— WHAT IS ASKED —
Can you retype the listing below line for line, with no changes, but leave the pictures out?

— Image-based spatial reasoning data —
· · · · ·

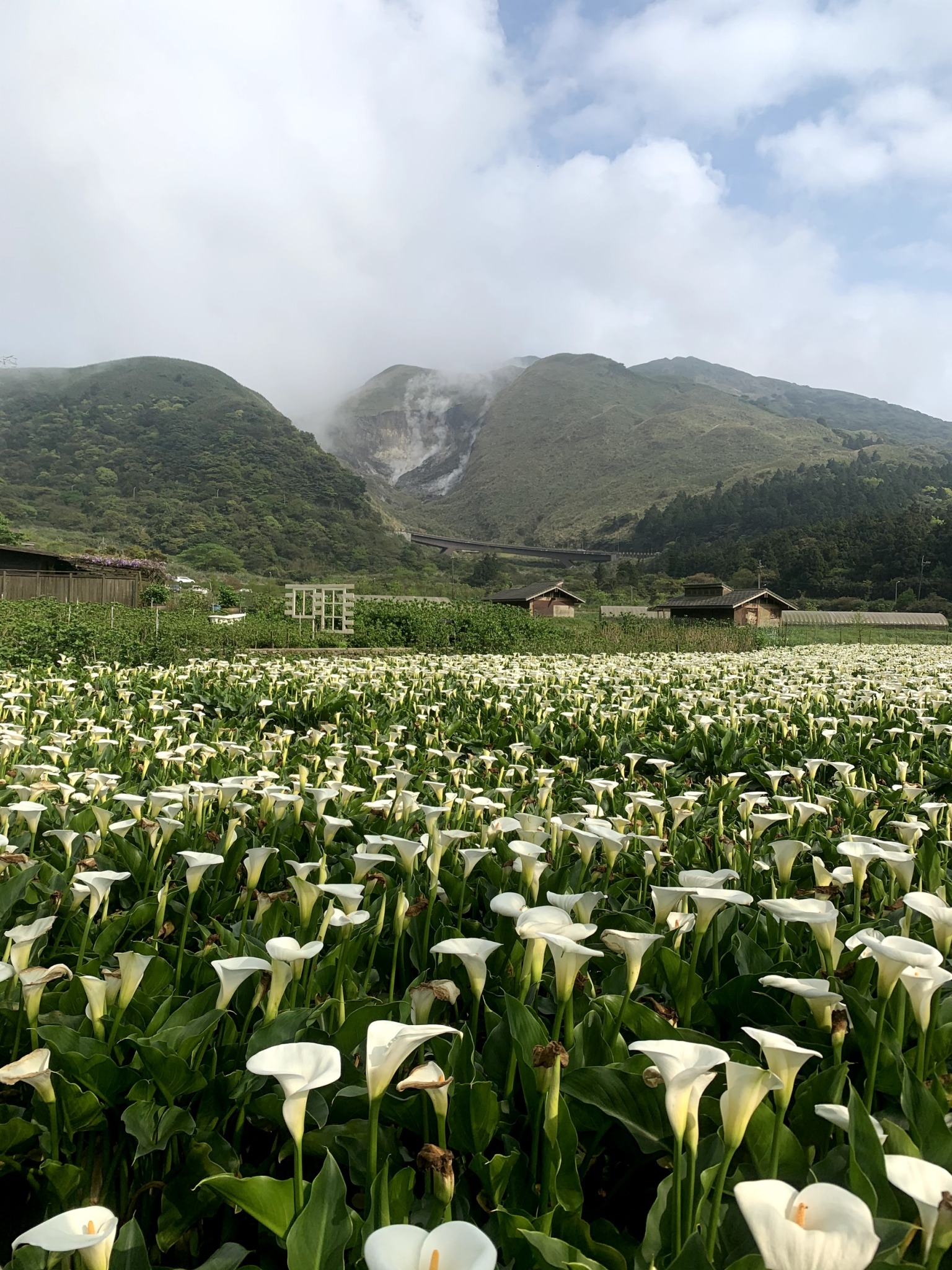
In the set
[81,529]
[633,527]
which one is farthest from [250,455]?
[633,527]

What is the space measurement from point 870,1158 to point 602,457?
510 feet

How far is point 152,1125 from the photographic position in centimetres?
149

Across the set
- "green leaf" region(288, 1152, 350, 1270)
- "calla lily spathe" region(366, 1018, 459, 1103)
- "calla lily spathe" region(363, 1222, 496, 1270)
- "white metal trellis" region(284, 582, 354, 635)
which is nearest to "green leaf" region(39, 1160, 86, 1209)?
"green leaf" region(288, 1152, 350, 1270)

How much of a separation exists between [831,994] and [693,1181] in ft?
1.72

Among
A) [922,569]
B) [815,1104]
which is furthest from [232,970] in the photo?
[922,569]

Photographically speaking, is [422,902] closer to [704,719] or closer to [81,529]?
[704,719]

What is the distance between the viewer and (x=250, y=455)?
3949 inches

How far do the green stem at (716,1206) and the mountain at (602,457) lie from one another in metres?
119

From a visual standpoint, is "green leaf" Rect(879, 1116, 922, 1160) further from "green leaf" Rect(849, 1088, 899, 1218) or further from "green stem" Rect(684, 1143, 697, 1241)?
"green stem" Rect(684, 1143, 697, 1241)

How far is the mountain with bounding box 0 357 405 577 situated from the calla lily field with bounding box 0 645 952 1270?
68694mm

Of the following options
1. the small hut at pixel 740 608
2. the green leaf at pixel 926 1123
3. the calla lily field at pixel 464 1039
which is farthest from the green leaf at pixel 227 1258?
the small hut at pixel 740 608

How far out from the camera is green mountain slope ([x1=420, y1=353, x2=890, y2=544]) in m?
127

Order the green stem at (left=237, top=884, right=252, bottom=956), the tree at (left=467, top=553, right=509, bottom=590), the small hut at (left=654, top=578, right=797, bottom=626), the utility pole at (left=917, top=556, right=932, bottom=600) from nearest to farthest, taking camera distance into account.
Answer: the green stem at (left=237, top=884, right=252, bottom=956), the small hut at (left=654, top=578, right=797, bottom=626), the utility pole at (left=917, top=556, right=932, bottom=600), the tree at (left=467, top=553, right=509, bottom=590)

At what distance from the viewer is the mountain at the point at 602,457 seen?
126m
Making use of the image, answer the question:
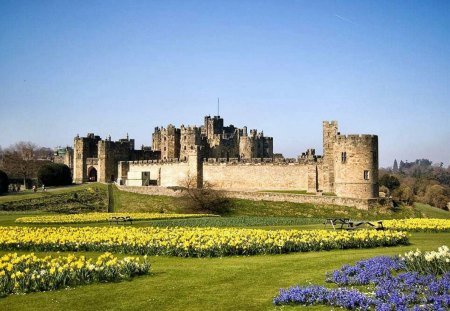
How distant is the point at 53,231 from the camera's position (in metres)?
26.1

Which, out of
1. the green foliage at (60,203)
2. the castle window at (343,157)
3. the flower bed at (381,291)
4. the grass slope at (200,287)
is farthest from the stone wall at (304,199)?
the flower bed at (381,291)

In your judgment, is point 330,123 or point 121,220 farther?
point 330,123

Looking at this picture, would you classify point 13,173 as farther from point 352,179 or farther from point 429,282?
point 429,282

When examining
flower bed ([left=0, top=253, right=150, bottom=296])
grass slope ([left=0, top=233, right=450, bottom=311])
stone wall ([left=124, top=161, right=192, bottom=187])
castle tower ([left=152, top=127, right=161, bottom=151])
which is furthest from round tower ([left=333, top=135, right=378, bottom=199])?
castle tower ([left=152, top=127, right=161, bottom=151])

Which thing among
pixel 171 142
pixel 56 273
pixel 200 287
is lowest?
pixel 200 287

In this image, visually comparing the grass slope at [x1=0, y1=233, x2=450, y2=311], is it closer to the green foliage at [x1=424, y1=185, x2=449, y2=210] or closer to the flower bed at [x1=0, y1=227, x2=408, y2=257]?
the flower bed at [x1=0, y1=227, x2=408, y2=257]

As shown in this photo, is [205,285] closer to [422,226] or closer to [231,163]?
[422,226]

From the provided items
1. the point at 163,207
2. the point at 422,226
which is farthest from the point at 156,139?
the point at 422,226

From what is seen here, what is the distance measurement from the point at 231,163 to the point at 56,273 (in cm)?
5658

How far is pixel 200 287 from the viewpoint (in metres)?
14.8

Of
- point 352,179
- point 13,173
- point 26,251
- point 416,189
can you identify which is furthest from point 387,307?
point 13,173

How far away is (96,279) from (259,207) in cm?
3920

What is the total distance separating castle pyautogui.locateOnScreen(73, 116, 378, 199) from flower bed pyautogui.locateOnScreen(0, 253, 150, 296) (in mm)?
38743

· · · · ·

— TASK RESPONSE —
In the set
[81,529]
[633,527]
which one is farthest from [250,455]?
[633,527]

What is the space measurement from point 870,1158 to point 602,457?
510 feet

How far is point 152,1125 from the photographic position in centimetres?
149

Across the set
- "green leaf" region(288, 1152, 350, 1270)
- "calla lily spathe" region(366, 1018, 459, 1103)
- "calla lily spathe" region(363, 1222, 496, 1270)
- "white metal trellis" region(284, 582, 354, 635)
which is nearest to "green leaf" region(39, 1160, 86, 1209)?
"green leaf" region(288, 1152, 350, 1270)

How much of a separation exists between [831,994] and [693,1181] in ft?
1.72

Among
A) [922,569]
B) [815,1104]
which is furthest from [232,970] in the photo?
[922,569]

Photographically speaking, is [422,902] closer to [704,719] or closer to [81,529]?
[704,719]

What is the distance between the viewer and (x=250, y=455)?
3949 inches

How far do the green stem at (716,1206) and the mountain at (602,457) lie from one another in metres?
119

From a visual standpoint, is "green leaf" Rect(879, 1116, 922, 1160) further from "green leaf" Rect(849, 1088, 899, 1218) or further from "green stem" Rect(684, 1143, 697, 1241)?
"green stem" Rect(684, 1143, 697, 1241)

How far is the mountain with bounding box 0 357 405 577 situated from the calla lily field with bounding box 0 645 952 1270?
68694mm

Of the following options
1. the small hut at pixel 740 608
2. the green leaf at pixel 926 1123
3. the calla lily field at pixel 464 1039
which is farthest from the green leaf at pixel 227 1258?
the small hut at pixel 740 608

How far out from the camera is green mountain slope ([x1=420, y1=353, x2=890, y2=544]) in m?
127

Order the green stem at (left=237, top=884, right=252, bottom=956), the tree at (left=467, top=553, right=509, bottom=590), the small hut at (left=654, top=578, right=797, bottom=626), the utility pole at (left=917, top=556, right=932, bottom=600) from nearest to farthest, taking camera distance into account.
Answer: the green stem at (left=237, top=884, right=252, bottom=956), the small hut at (left=654, top=578, right=797, bottom=626), the utility pole at (left=917, top=556, right=932, bottom=600), the tree at (left=467, top=553, right=509, bottom=590)

At what distance from the viewer is the mountain at the point at 602,457 seen?
126m
Making use of the image, answer the question:
How distant is the point at 53,231 from the camera's position (in metres)?
26.1

Which, out of
1. the green foliage at (60,203)
2. the castle window at (343,157)
3. the flower bed at (381,291)
4. the grass slope at (200,287)
is farthest from the stone wall at (304,199)?
the flower bed at (381,291)

In your judgment, is point 330,123 or point 121,220 farther?
point 330,123

Looking at this picture, would you classify point 13,173 as farther from point 352,179 or farther from point 429,282?
point 429,282

When examining
flower bed ([left=0, top=253, right=150, bottom=296])
grass slope ([left=0, top=233, right=450, bottom=311])
stone wall ([left=124, top=161, right=192, bottom=187])
castle tower ([left=152, top=127, right=161, bottom=151])
which is furthest from round tower ([left=333, top=135, right=378, bottom=199])?
castle tower ([left=152, top=127, right=161, bottom=151])

Which thing among
pixel 171 142
pixel 56 273
pixel 200 287
is lowest?
pixel 200 287

In this image, visually comparing the grass slope at [x1=0, y1=233, x2=450, y2=311], is it closer to the green foliage at [x1=424, y1=185, x2=449, y2=210] or closer to the flower bed at [x1=0, y1=227, x2=408, y2=257]?
the flower bed at [x1=0, y1=227, x2=408, y2=257]

As shown in this photo, is [205,285] closer to [422,226] or closer to [231,163]?
[422,226]

From the provided items
1. the point at 163,207
2. the point at 422,226
which is farthest from the point at 156,139?
the point at 422,226

From what is seen here, what is the distance measurement from the point at 231,163 to the point at 56,273 (in cm)?
5658

How far is pixel 200 287 from the viewpoint (in metres)?
14.8

Of
- point 352,179
- point 13,173
- point 26,251
- point 416,189
can you identify which is furthest from point 387,307?
point 13,173

How far away is (96,279) from (259,207) in cm?
3920

What is the total distance separating castle pyautogui.locateOnScreen(73, 116, 378, 199) from flower bed pyautogui.locateOnScreen(0, 253, 150, 296) (in mm)?
38743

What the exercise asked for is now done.